In either of these events the paramount indication is for prompt intervention, unless the patient is already too weak to withstand the shock of any operation. In one case this will consist of gastro-enterostomy, with or without a gastrotomy for the purpose of discovering the bleeding vessel and making local hemostasis. In the other it will consist of free incision, complete toilet of the peritoneum, with removal of all escaped material, and local attention to the site of the perforation, doing there whatever may be needed.

Treatment.

—Should the surgeon see a case of gastric hemorrhage due to ulcer after the apparent cessation of the active loss of blood he may easily decide to wait for a few days until the patient has in some degree recovered strength and atoned for such loss. On the other hand if he see the case during its active stage he need not hesitate to open the abdomen, withdraw the stomach, open it sufficiently for exploration, and then attack the source of hemorrhage, be it large or small, in such manner as he may see fit—either with the actual cautery, with a sharp spoon, with complete excision of the ulcerated area and union of its borders by suture, or by merely including a bleeding vessel in a loop of suture, addressing himself at once to the formation of an anastomosis, preferably posterior, between the stomach and the uppermost loop of the small intestine.

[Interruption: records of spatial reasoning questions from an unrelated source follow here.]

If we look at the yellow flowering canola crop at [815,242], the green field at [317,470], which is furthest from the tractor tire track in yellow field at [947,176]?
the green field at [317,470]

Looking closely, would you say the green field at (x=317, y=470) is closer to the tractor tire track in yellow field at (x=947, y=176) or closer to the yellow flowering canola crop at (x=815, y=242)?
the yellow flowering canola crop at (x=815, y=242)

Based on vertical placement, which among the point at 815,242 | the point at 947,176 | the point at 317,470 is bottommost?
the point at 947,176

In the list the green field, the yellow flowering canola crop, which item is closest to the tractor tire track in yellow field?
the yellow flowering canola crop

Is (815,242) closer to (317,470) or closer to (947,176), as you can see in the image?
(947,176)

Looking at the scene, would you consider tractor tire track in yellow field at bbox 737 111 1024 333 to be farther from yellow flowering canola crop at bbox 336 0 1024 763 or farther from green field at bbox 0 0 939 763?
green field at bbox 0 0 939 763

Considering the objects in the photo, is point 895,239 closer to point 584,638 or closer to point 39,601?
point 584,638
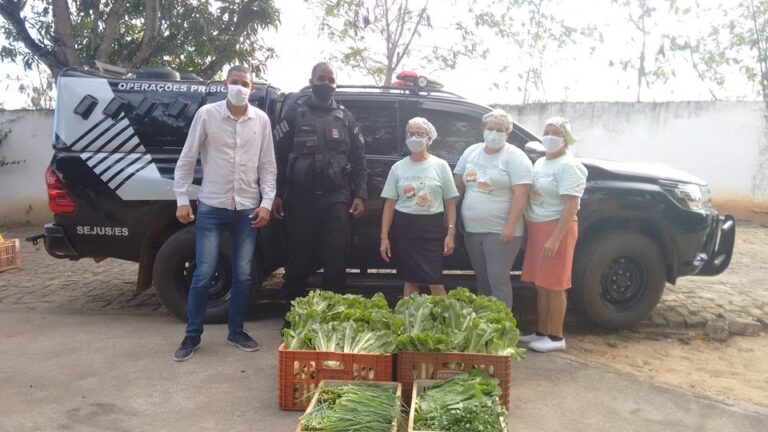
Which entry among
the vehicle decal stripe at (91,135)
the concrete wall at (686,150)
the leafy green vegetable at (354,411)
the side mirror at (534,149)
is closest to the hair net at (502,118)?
the side mirror at (534,149)

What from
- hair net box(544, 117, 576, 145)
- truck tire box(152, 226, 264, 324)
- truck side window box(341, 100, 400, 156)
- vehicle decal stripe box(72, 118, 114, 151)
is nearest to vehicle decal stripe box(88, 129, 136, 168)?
vehicle decal stripe box(72, 118, 114, 151)

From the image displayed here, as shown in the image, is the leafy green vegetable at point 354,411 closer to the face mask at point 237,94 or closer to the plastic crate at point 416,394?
the plastic crate at point 416,394

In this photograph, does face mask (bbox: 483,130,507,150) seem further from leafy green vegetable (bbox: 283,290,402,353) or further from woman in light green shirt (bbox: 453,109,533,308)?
leafy green vegetable (bbox: 283,290,402,353)

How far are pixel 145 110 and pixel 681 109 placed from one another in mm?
10516

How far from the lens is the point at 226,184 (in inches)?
171

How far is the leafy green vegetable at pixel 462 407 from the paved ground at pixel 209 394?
589 millimetres

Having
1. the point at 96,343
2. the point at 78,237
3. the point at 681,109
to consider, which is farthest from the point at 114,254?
the point at 681,109

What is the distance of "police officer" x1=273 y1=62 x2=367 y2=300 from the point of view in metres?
4.63

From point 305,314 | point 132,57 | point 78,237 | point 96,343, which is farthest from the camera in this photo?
point 132,57

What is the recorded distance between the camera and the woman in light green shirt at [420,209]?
15.0 ft

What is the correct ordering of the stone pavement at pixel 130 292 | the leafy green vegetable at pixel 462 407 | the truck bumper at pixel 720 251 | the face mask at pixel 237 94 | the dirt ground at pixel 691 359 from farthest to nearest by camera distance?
the stone pavement at pixel 130 292 < the truck bumper at pixel 720 251 < the dirt ground at pixel 691 359 < the face mask at pixel 237 94 < the leafy green vegetable at pixel 462 407

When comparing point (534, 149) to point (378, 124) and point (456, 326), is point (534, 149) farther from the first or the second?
point (456, 326)

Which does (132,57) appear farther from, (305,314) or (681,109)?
(681,109)

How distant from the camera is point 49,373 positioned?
420 cm
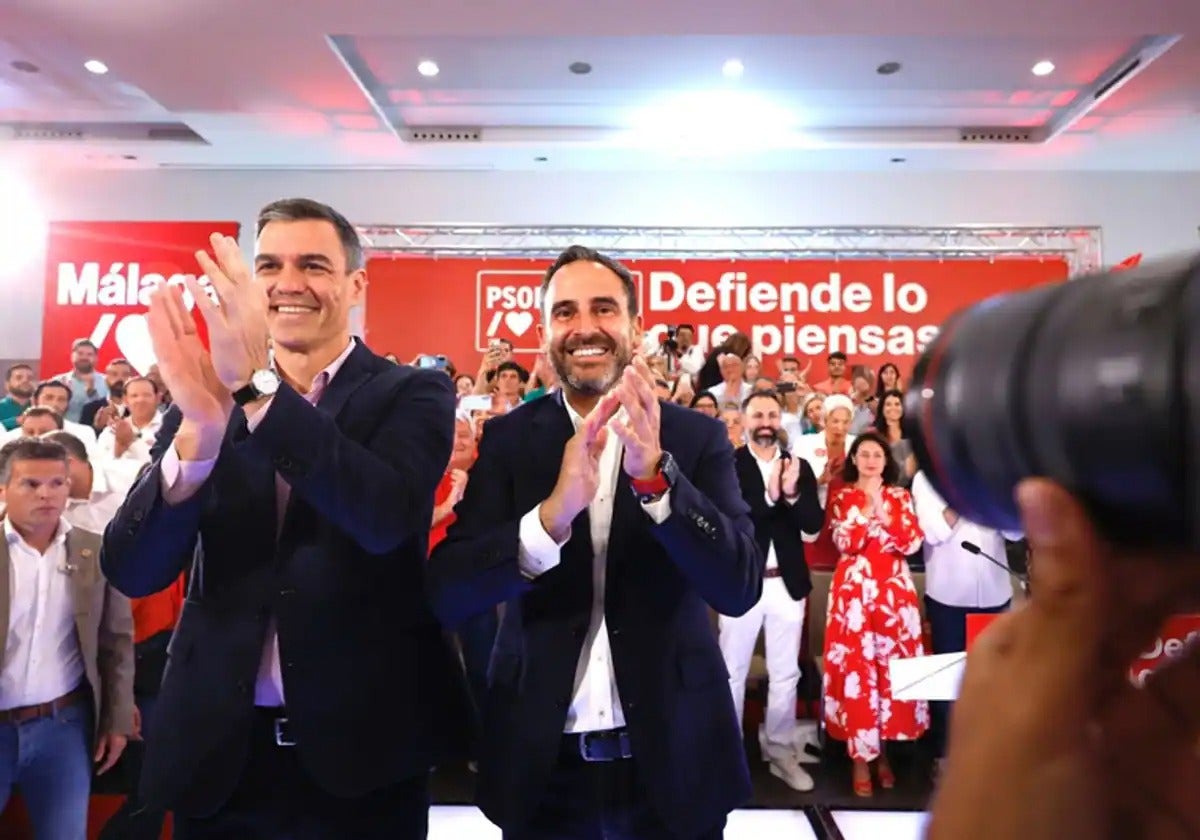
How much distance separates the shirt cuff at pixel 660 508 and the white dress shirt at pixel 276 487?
530 millimetres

This procedure, which is wise in all instances, would be imperative in nearly all save those perhaps where an ulcerated area could be cleanly excised and its margins neatly sutured. Should it prove that suture of the stomach wall were impracticable its edges might be fastened to those of the abdominal wound, a gastrostomy thus resulting, which could be later closed by another operation.

For perforation the surgeon might have to rely, in emergency, on a gastro-enterostomy as a relief opening, accompanied by local gauze tamponage; the point of perforation could not be made accessible for suture, but one should prefer suture for all cases that permit of it. In these cases a considerable margin should be enfolded and included within the grasp of the suture, or else the margins should be completely excised until healthy tissue is reached. In rare instances it has been feasible to fit into a perforation a drainage tube, or to pack about it a gauze strip which should conduct from the stomach cavity directly to the abdominal wound. The question of excision of the entire ulcerated area should rest entirely upon the possibility of repairing the defect by sutures, and this will depend in large degree upon the location of the ulcer and the freedom with which the stomach can be manipulated, especially with which it can be withdrawn into the wound.

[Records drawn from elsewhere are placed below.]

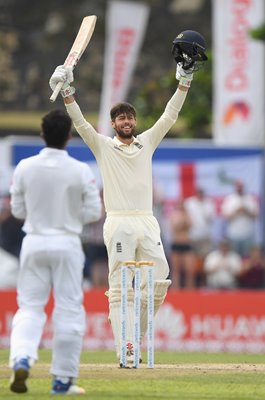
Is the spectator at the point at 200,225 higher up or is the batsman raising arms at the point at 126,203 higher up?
the batsman raising arms at the point at 126,203

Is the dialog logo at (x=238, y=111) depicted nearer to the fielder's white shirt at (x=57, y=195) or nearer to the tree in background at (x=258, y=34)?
the tree in background at (x=258, y=34)

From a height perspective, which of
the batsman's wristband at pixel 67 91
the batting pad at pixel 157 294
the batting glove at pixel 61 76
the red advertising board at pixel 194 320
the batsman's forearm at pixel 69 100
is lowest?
the red advertising board at pixel 194 320

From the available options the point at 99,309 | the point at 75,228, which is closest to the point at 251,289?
the point at 99,309

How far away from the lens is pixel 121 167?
38.2 ft

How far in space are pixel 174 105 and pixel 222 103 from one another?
490 inches

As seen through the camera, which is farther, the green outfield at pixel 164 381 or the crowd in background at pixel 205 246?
the crowd in background at pixel 205 246

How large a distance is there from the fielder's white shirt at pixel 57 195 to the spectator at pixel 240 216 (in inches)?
512

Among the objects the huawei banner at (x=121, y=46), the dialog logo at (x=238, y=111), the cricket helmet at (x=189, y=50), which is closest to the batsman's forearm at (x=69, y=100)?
the cricket helmet at (x=189, y=50)

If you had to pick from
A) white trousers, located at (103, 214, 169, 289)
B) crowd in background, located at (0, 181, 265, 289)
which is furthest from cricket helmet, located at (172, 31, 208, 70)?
crowd in background, located at (0, 181, 265, 289)

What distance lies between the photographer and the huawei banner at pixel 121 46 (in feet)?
85.1

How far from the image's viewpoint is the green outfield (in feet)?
31.8

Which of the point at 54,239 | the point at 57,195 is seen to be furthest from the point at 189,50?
the point at 54,239

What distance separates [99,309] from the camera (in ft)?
63.4

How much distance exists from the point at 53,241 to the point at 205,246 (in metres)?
13.2
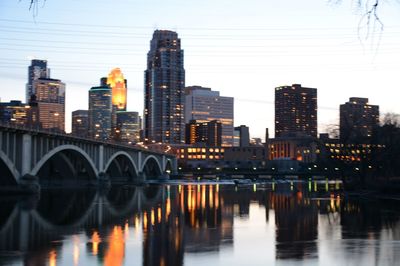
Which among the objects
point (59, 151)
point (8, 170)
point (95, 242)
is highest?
point (59, 151)

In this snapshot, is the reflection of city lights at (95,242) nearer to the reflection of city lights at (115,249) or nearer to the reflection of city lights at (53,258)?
the reflection of city lights at (115,249)

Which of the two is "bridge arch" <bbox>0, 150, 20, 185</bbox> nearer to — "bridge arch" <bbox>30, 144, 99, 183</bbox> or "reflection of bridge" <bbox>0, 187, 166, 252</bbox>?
"bridge arch" <bbox>30, 144, 99, 183</bbox>

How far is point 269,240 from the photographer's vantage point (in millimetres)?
30469

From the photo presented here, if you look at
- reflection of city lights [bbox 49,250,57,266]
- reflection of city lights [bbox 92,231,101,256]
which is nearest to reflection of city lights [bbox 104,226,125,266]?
reflection of city lights [bbox 92,231,101,256]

Practically every case of perforation thus operated will demand posterior as well as anterior drainage. Aside from the treatment of the stomach itself the general peritoneal cavity needs the same thoroughness of cleansing and the same care in every manipulation that would be given in a case of well-marked peritonitis already established.

GASTRIC FISTULAS.

This term has reference especially to external fistulous openings, which are an exceeding rarity save as relics of injury or of operation. They have been known to occur spontaneously by perforation of an ulcerated and adherent stomach, such perforations occurring either in direct line or irregularly in the direction of least resistance. Traumatic fistulas result usually from gunshot or stab wounds, or are due to incomplete union of an opening deliberately made. In any event they permit of the escape of more or less of the stomach contents. Their tendency is usually toward spontaneous repair, but this is often so slow or so incomplete that it needs to be hastened by stimulation of the fistulous tract with silver nitrate, the actual cautery, curetting, or by a complete resection of the entire tissue involved, and a neat reunion with suture.